Gurat wajah Violin lelah begitu ia sampai pada tangga teratas lantai 3. Kedua pundak kurusnya terbebani pada dua barang berat. Sebenarnya tidak berat, hanya saja menenteng kedua barang itu dari lapangan menuju lantai tiga adalah pekerjaan yang berat. Apalagi Violin hanya siswi kurus, kecil dan lemah. Namun atas semua hal yang terjadi padanya, menjadi kuat adalah pemaksaan kehendak yang harus Violin lakukan. Demi kehidupan layak.
Benarkah?
Dulu, sekitar setahun yang lalu, motivasi itu jelas bekerja dengan baik. Kalimat demi kehidupan yang layak terus Violin lapalkan hingga tertanam dihati, otak, jiwa raganya. Tetapi sekarang, sugesti tersebut sudah basi dan tidak mempan. Violin semakin bertumbuh menjadi tidak 'berperasaan'.

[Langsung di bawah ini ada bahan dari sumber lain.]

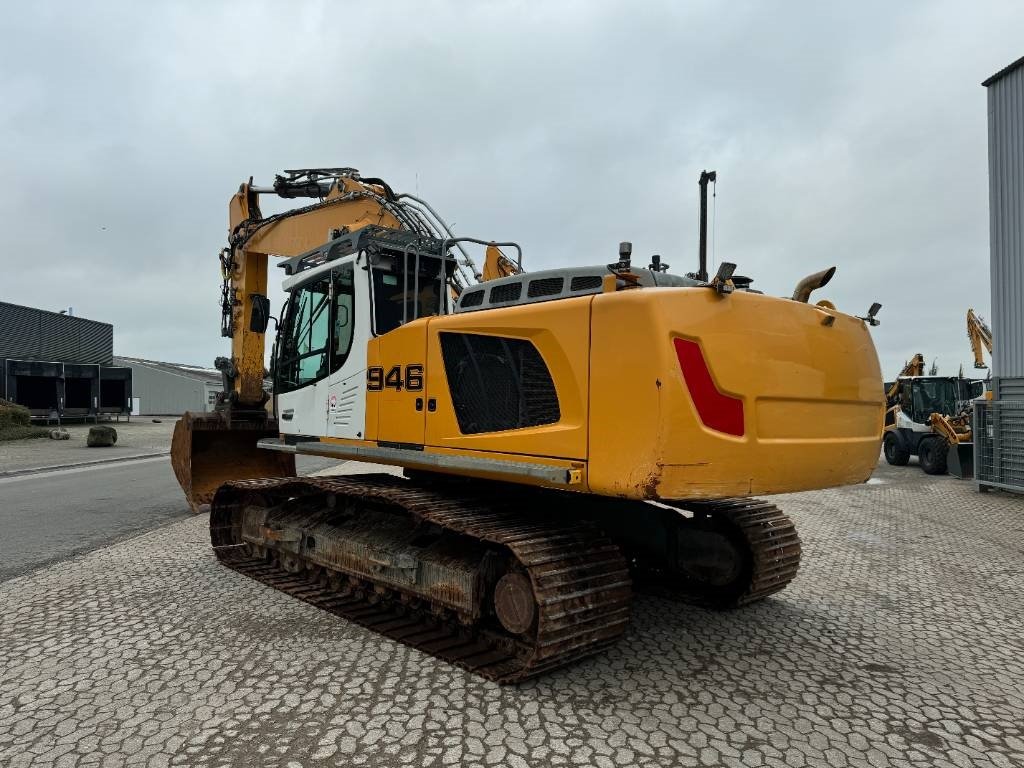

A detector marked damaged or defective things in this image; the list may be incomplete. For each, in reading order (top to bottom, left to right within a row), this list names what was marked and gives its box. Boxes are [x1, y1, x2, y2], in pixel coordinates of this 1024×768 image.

rusty metal surface [169, 411, 294, 514]
rusty metal surface [209, 475, 630, 684]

"Jangan jatuh Lin, awas aja!"
Satu siswa berbicara tepat dibelakang Violin. Ia menekuk lengannya, gaya bossy dan santai tak tahu malu. Mungkin dulu Violin benci siswa itu, tetapi sekarang dia tidak membenci lagi. Sudah dikatakan bahwa Violin mulai tumbuh tidak berperasaan.
"Mana tas gue, Lin?"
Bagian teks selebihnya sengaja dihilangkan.